In this article, a five layer LSTM was implemented using the Keras library (keras.io). The implemented LSTM has the following architecture, selected after preliminary experiments that studied different configurations:

  • An input layer, whose number of neurons is determined by the number of considered features of the problem.

  • One LSTM bidirectional layer with 128 cell, TanH activation.

  • One LSTM bidirectional layer with 256 cell, TanH activation.

  • One LSTM simple layer with 256 cell, TanH activation.

  • An output layer with one neuron fully connected with sigmoid activation.

The LSTM network is trained using Adam optimizer during 15 epochs with binary cross entrompy as loss function. Different windows sizes were used for each application in the experimental evaluation.

5 Experimental Evaluation

This section reports the experimental evaluation of the proposed computational intelligence methods for energy disaggregation.
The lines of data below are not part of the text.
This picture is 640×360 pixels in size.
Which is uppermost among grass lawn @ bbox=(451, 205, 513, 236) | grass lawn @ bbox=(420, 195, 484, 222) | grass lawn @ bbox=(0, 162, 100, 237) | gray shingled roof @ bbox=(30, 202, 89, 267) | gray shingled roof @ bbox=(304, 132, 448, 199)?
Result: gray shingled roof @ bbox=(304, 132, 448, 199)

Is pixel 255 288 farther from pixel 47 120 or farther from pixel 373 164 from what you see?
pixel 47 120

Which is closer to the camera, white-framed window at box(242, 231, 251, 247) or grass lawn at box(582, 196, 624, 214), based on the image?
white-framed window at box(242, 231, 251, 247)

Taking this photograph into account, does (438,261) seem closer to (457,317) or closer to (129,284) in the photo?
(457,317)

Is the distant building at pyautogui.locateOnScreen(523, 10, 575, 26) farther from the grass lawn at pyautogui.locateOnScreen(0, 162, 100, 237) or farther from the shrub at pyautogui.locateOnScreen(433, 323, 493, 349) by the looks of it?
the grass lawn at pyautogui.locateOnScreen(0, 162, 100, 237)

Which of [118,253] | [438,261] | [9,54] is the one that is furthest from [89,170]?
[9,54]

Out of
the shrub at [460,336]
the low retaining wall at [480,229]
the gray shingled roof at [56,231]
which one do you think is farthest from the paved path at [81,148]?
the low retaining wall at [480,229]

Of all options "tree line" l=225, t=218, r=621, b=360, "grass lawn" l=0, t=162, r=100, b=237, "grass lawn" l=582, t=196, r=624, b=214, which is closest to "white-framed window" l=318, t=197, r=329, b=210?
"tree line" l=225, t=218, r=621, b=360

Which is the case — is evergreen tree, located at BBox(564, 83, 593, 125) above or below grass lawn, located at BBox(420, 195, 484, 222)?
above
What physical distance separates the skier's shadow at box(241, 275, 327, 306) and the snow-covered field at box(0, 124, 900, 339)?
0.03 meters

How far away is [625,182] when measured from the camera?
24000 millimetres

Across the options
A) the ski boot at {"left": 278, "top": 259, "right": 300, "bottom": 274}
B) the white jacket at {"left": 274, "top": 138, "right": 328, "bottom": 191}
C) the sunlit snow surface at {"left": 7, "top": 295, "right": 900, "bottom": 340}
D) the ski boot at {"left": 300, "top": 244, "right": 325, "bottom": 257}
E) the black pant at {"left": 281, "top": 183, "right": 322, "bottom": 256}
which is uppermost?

5.1 Evaluation Methodology

Main Goals. The are two main goals concerning experimental evaluation. The first one is to find the most suitable method for the energy disaggregation problem by comparing the achieved results. The second one aims to identify the features that best describe appliances behavior.

Evaluated Features. The main features in the considered variant of the NILM problem are the aggregate power and the difference of aggregate power between consecutive measurements. The main goal is to learn unique fluctuations in the signal that could be associated with a certain appliance being switched on or off. However, is also interesting to evaluate if including other features to learn from lead to an improvement on the classification results. In this regard, the proposed approach complements raw aggregate power data with appliance-oriented features and human-oriented features. Appliance oriented features try to capture information about the appliances specific work cycle, for example, features like previously on, off-time and on-time. In turn, human-oriented features (e.g., hour, type of day, etc.) seek to capture the routine behavior of users.

In this article, the following features are considered:

  • Aggregate power: The aggregate power consumption of the household.

  • Previously on: A boolean value that indicates if the appliance was on on the previous time step.

  • On time: The time in seconds that the appliance has been ON.

  • Off time: The time in seconds that the appliance has been OFF.

  • Weekend: A boolean value that indicates if the sample is from a weekend day or not.

  • Hour: An integer value that represents the hour the sample has been taken.

  • Delta power: The aggregate power difference between samples in consecutive timesteps.

Evaluation Scenarios. The studied computational intelligence methods are evaluated in five different scenarios that consider different features. Labeled data is required for supervised learning. Thus, each input vector should be assigned to either ON class or OFF class. Since UK-DALE is a timestamp-based dataset with different channels for appliances and total power, a mechanism must be established to label data. This article explores two labeling approaches. The first one only take into account aggregate samples that have matching measurements in the appliance data. This is a precise method, but tend to discard too many samples. On the other hand, as neural networks require as much data as possible to improve learning, a discrete time approach is also explored in order to avoid data loss. In this approach, the dataset is iterated over a time window, and each aggregate power window is labeled based on the majority of individual measurements in the appliance time windows.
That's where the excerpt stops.